**What you have to do**
Word for word, give the listing below again.
-------------------------
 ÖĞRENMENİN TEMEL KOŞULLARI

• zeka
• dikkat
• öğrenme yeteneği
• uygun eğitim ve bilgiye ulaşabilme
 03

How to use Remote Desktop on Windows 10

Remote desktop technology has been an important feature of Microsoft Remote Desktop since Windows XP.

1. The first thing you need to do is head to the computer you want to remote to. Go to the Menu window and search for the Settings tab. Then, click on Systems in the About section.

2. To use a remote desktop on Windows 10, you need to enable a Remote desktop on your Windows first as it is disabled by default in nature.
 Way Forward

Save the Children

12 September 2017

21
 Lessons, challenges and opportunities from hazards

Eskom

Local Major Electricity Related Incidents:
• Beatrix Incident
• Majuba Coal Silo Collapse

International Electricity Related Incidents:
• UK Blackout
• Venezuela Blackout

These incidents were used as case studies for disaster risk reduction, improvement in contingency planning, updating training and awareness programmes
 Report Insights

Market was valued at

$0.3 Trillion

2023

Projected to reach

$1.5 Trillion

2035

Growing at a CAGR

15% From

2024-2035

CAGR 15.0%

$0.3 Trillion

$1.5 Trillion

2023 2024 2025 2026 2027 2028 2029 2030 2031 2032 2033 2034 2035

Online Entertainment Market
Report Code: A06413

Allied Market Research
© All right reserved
-------------------------
**Answer section**
 ÖĞRENMENİN TEMEL KOŞULLARI

• zeka
• dikkat
• öğrenme yeteneği
• uygun eğitim ve bilgiye ulaşabilme
 03

How to use Remote Desktop on Windows 10

Remote desktop technology has been an important feature of Microsoft Remote Desktop since Windows XP.

1. The first thing you need to do is head to the computer you want to remote to. Go to the Menu window and search for the Settings tab. Then, click on Systems in the About section.

2. To use a remote desktop on Windows 10, you need to enable a Remote desktop on your Windows first as it is disabled by default in nature.
 Way Forward

Save the Children

12 September 2017

21
 Lessons, challenges and opportunities from hazards

Eskom

Local Major Electricity Related Incidents:
• Beatrix Incident
• Majuba Coal Silo Collapse

International Electricity Related Incidents:
• UK Blackout
• Venezuela Blackout

These incidents were used as case studies for disaster risk reduction, improvement in contingency planning, updating training and awareness programmes
 Report Insights

Market was valued at

$0.3 Trillion

2023

Projected to reach

$1.5 Trillion

2035

Growing at a CAGR

15% From

2024-2035

CAGR 15.0%

$0.3 Trillion

$1.5 Trillion

2023 2024 2025 2026 2027 2028 2029 2030 2031 2032 2033 2034 2035

Online Entertainment Market
Report Code: A06413

Allied Market Research
© All right reserved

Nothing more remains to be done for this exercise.